Jasminum nudiflorum Lindl.
Decidua species native to China. Green stems, 60-90 cm high, 1-2 m diameter, edges, form adventitious roots. Brownish-red buds, ovoizi. Decidue leaves, opposite, pinnate-compound, 3 leaflets oblong, Sesi. Flowers solitary, six petals, 1-2 cm in diameter. Flowering period from January to March, before leaf. Baca fruit, fleshy, ripening black.
Nicotiana alata - perennial species, native to Brazil, Argentina and Paraguay.
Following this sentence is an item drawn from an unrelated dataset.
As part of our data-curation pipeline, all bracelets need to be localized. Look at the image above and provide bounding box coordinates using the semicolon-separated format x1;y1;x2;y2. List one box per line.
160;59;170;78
The genus name 'Nicotiana' was given in honor of Jean Nicot of Villemain, French consul in Lisbon, which in 1560 sent seeds to France.
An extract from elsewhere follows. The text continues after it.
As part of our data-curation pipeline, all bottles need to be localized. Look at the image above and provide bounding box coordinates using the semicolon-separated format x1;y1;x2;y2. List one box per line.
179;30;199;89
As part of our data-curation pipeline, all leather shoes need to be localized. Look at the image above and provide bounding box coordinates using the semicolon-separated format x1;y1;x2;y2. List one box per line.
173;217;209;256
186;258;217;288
Asclepias currasavica - scarlet milkweed
Asclepias currasavica - species used as ornamental plants for small gardens, in combination with other herbs such as Echinacea purpurea, Ratibida pinnata, ornamental grasses.
Eriobotrya japonica Lindl
Small tree, 5-10 m high, trunk erect, divide, tomentoase branches, erect and espana, bark gray-brown, smooth, crown open, umbeliforma in adulthood. Leaves persistent, alternate, simple, elliptical language-lanceolata, margine evening, acuminata; nervatiuni lecundare are thick and deep language that seems inflated between them
Hebe x franciscana
Hebe x franciscana - evergreen shrub, up to 1.5 m tall.
Hebe x franciscana is a hybrid of Hebe speciosa Hebe from New Zealand and Elliptic.